To assess the risks he may face, a prospective nonprofessional trustee should ask the donor or his attorney a few polite but tough questions in a businesslike and formal manner, including, but not limited to: What kind of trust is it, exactly? What is its purpose? How is it funded? How will it be funded in the future? When will funding take place? Who else is a trustee? Why is your client being asked to fill the role?
The person should ask to see all trust documentation and amendments and review them carefully-10 or more pages of dense legal wording typically merits the guidance of an independent professional. The documents should be checked for key information. How is the trustee selected and how can he resign or be removed? What are the trustee's duties and the terms for the ending of the trust? Is the trustee protected from liabilities for negligence or good faith errors? What, if anything, is said about compensation to trustees? If the trustee can't find the answers to these questions, or if he fails to understand the documentation, he should not even consider becoming a trustee.
The Fiduciary Standard
Fiduciary duty is the key concept governing the conduct of private trustees. It exists "when one reposes faith, confidence and trust in another's judgment and advice." The central principle is the fiduciary's duty to act for the benefit of the other party regarding matters within the scope of the relationship.
When the existence of a trust is in doubt or disputed, the person asserting the existence of the trust must prove that one exists. Like corporations, trusts with transferable shares representing beneficial interests may sue and be sued. A trust is not a separate entity and acts solely through its trustees, except for the purpose of suing or being sued. The trust itself is not legally distinguished from the trustee acting for it.
The trustee does not act as the agent or employee of the trust; a trustee is instead the embodiment or legal personification of the trust in dealing with trust property and in making contracts that affect trust property. If a trust sues a third party or a current or former trustee, the amount recovered belongs to the trust, not its beneficiaries.
A trustee must carry out the terms of the trust as directed by the settlor, unless a judge declares the terms invalid. The tendency today is to give the trustee broad power of sales for both real and personal estate. In some cases, even where such power is not expressly given, it will be implied from the nature of the duties that the trust calls upon the trustee to perform.
Trustees must exercise good faith and act solely in the interests of the beneficiaries. They must dispense with all self-interest, particularly if it becomes adverse to the rights of the beneficiaries. The office of trustee can never be used for personal advantage or gain except for reasonable compensation for the trustee's work. A trustee owes trust beneficiaries the duty of good faith and loyalty, a duty not to engage in self-dealing conduct, a duty to fully disclose possible conflicts of interest and a duty to always segregate trust property from the trustee's personal property.
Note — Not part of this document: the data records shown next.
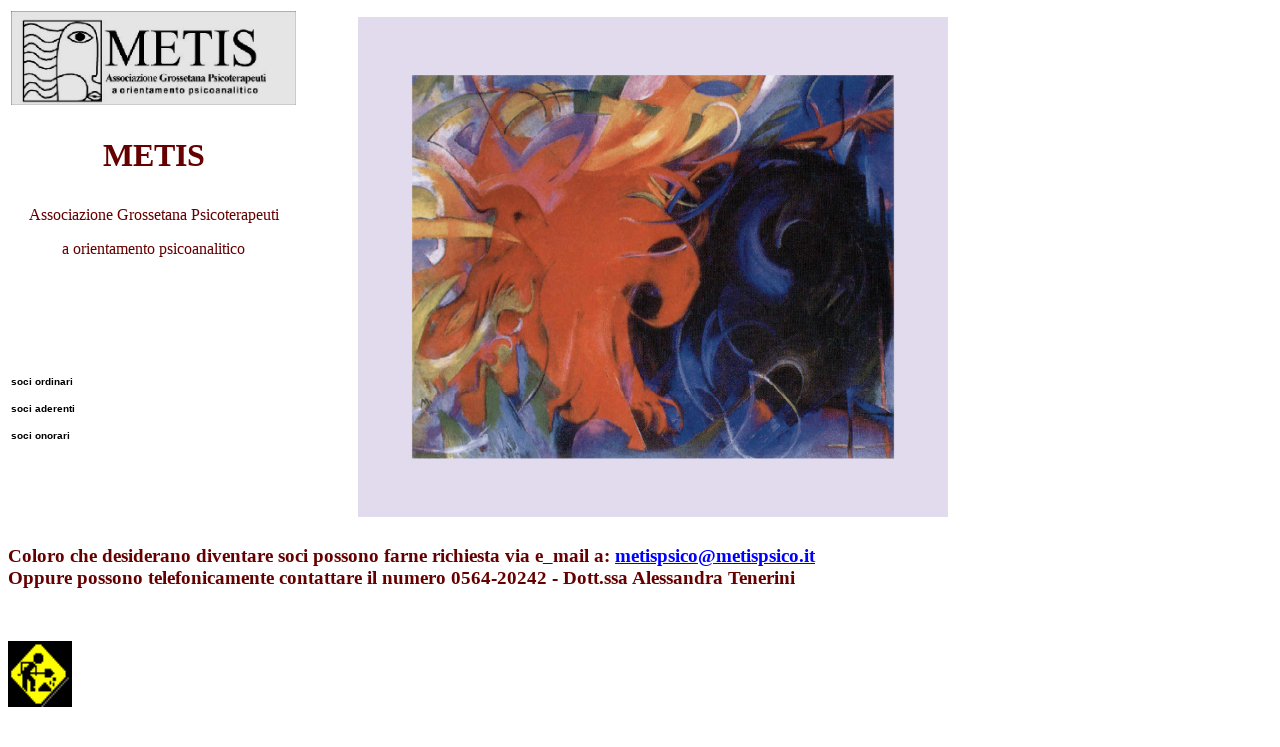

--- FILE ---
content_type: text/html
request_url: http://metispsico.it/soci.htm
body_size: 2830
content:
<!DOCTYPE HTML PUBLIC "-//W3C//DTD HTML 4.01 Transitional//EN" "http://www.w3c.org/TR/1999/REC-html401-19991224/loose.dtd">
<html><head><title>METIS Soci</title>

<meta content="text/html; charset=iso-8859-1" http-equiv="Content-Type">
<meta name="GENERATOR" content="MSHTML 8.00.6001.18928">
<meta name="Microsoft Theme" content="artsy 011, default">
<meta name="Microsoft Border" content="none, default">
<style>
          a:link              {color: blue;   }
          a:visited           {color: purple; }
          a:active            {color: red;    background: white}

      </style>
<style>
a.navwhite:link { text-decoration: none; color: #ffffff; font-family: Verdana, Arial, sans-serif; font-size: 10px; font-weight: bold; }
a.navwhite:visited { text-decoration: none; color: #ffffff; font-family: Verdana, Arial, sans-serif; font-size: 10px; font-weight: bold; }
a.navwhite:hover { text-decoration: underline; color: #ffffff; font-family: Verdana, Arial, sans-serif; font-size: 10px; font-weight: bold; }
a.navblack:link { text-decoration: none; color: #000000; font-family: Verdana, Arial, sans-serif; font-size: 10px; font-weight: bold; }
a.navblack:visited { text-decoration: none; color: #000000; font-family: Verdana, Arial, sans-serif; font-size: 10px; font-weight: bold; }
a.navblack:hover { text-decoration: underline; color: #000000; font-family: Verdana, Arial, sans-serif; font-size: 10px; font-weight: bold; }
</style>      
</head><title>METIS Soci dell'Associazione</title>
<body style="color: rgb(102, 0, 0);" alink="#669933" link="#ff9900" vlink="#999900">
<table border="0" height="518" width="1000">
<tbody>
<tr>
<td align="middle" valign="top" width="25%"><img src="./img/logo.gif" height="94" width="285">
<h1>
<p align="center"><a class="navblack">METIS</a></p>
</h1>
<p></p>
<p align="center"><a class="navblack">Associazione Grossetana  Psicoterapeuti </a></p>
<p align="center"><a class="navblack">a orientamento psicoanalitico</a></p>
<p>&nbsp;</p>
<p>&nbsp;</p>
<p>&nbsp;</p>
<p align="left"><a class="navblack" href="ordinari.htm">soci ordinari</a></p>
<p align="left"><a class="navblack" href="aderenti.htm">soci aderenti</a></p>
<p align="left"><a class="navblack" href="onorari.htm">soci onorari</a></p>
</td>
<td align="middle" valign="middle" width="75%"><img src="./img/imm_home.gif" height="500" width="590"></td>
</tr>
</tbody>
</table>
<h3>Coloro che desiderano diventare soci   possono farne richiesta via e_mail a: 
<a href="mailto:metispsico@metispsico.it">metispsico@metispsico.it</a>
<br>
Oppure possono telefonicamente contattare il numero 0564-20242 - Dott.ssa Alessandra Tenerini</h3>   
<p>&nbsp;</p>
<img style="width: 64px; height: 66px;" src="./img/undercon.gif" height="500" width="300">
<p>PAGINA IN COSTRUZIONE</p>
<p>Scusateci per il disagio<br>
</p>

</body></html>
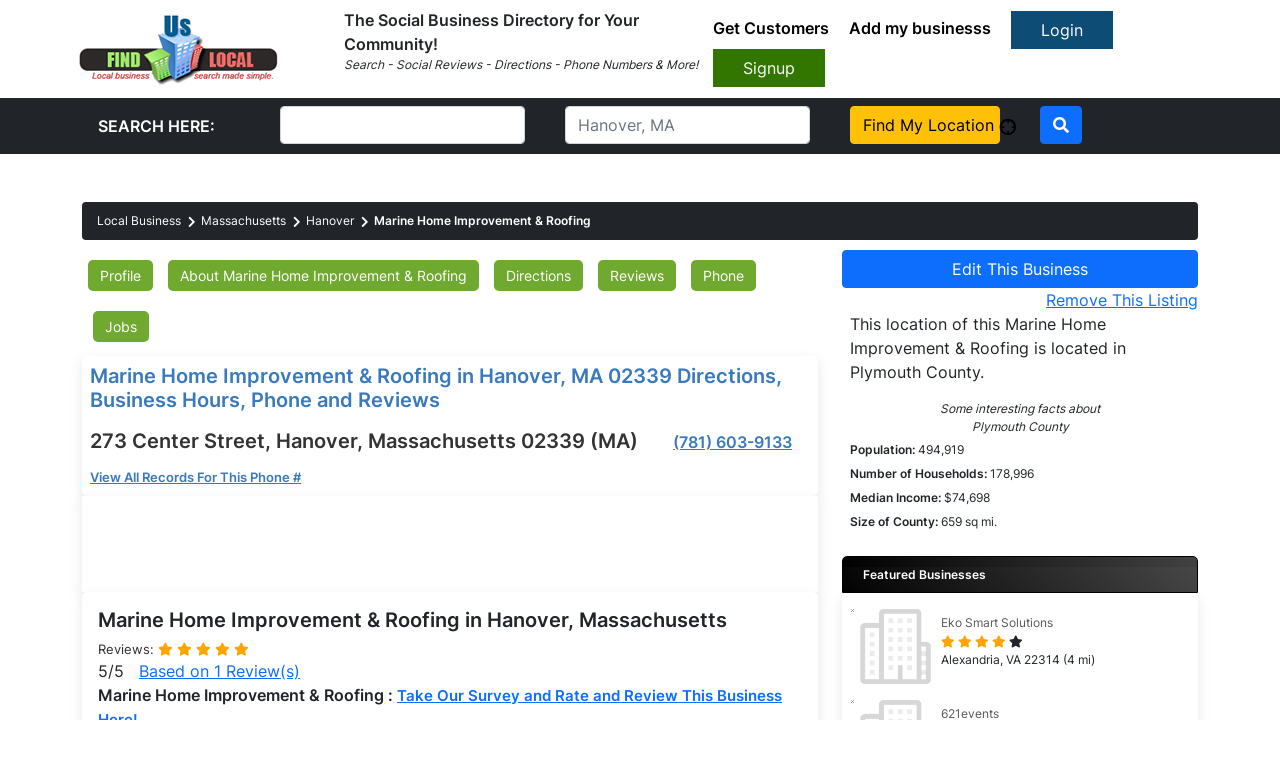

--- FILE ---
content_type: text/javascript
request_url: https://www.finduslocal.com/assets/js/custom.js
body_size: -327
content:
$("#search_btn").on("click",function(){$("body").toggleClass("search-active"),$(this).find("i").toggleClass("fa-search fa-times")}),$(".survey_link").on("click",function(t){t.preventDefault(),$("body").toggleClass("survey-active")}),$(".step input[type='radio']").on("click",function(){"no"===$(this).val()?$("body").removeClass("survey-active"):($(this).parents(".step").fadeOut(),$(this).parents(".step").next().fadeIn(1500))}),$(window).scroll(function(){$(this).scrollTop()>=50?$("#return-to-top").fadeIn(200):$("#return-to-top").fadeOut(200)}),$("#return-to-top").click(function(){$("body,html").animate({scrollTop:0},100)});

--- FILE ---
content_type: text/javascript;charset=utf-8
request_url: https://www.intensedebate.com/idc/js/comment-func.php?token=WhYyN0H0WauyALr2XhKvdDmfXdZ3OgxT&blogpostid=608519687&time=1769012002262
body_size: 150
content:
IDC.load_js( 'https://r-login.wordpress.com/remote-login.php?action=script_redirect&url_hash=eeda35ee5e23ed1e0261f06b940b95fe&id=intensedebate&url=https%3A%2F%2Fwww.intensedebate.com%2Fidc%2Fjs%2Fcomment-func.php%3Fblogpostid%3D608519687%26token%3DWhYyN0H0WauyALr2XhKvdDmfXdZ3OgxT%26return%3Dtrue' );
The general principle governing the conduct of fiduciaries dealing with trust property, funds or assets is they are never allowed to derive any personal gain or advantage from the use or sale of trust property. Fiduciaries must account for and remit all profits arising from such improper use, if profits are made by misconduct. A trustee must fully disclose to all beneficiaries all facts surrounding any self-interested transaction and obtain fully informed consent. However, trustees are allowed to receive modest and reasonable fees for their work. Many nonprofessional trustees work for free and are not paid at all if the trust assets are relatively small.
The single most important role of a trustee is representing the trust and officially acting in its name. Trustees act most properly and safely when expressly named "as trustee." With that designation, trustees may enter contracts, be listed as owning bank accounts or other assets of the trust and may conduct all business for the trust. This means that trustee John Greene signs only "John Greene as Trustee of the Marc Greene Family Trust" in any transaction for the trust. A title or bank account name of a trust will typically read "X as Trustee of the Y Trust." If a trust is amended, official records must also change: After an amendment, John Greene now signs only "John Greene as Trustee of the Marc Greene Family Trust as Amended and Restated." Failure to follow these signing protocols could cause the trustee to be held personally obligated for debts intended to be obligations of the trust.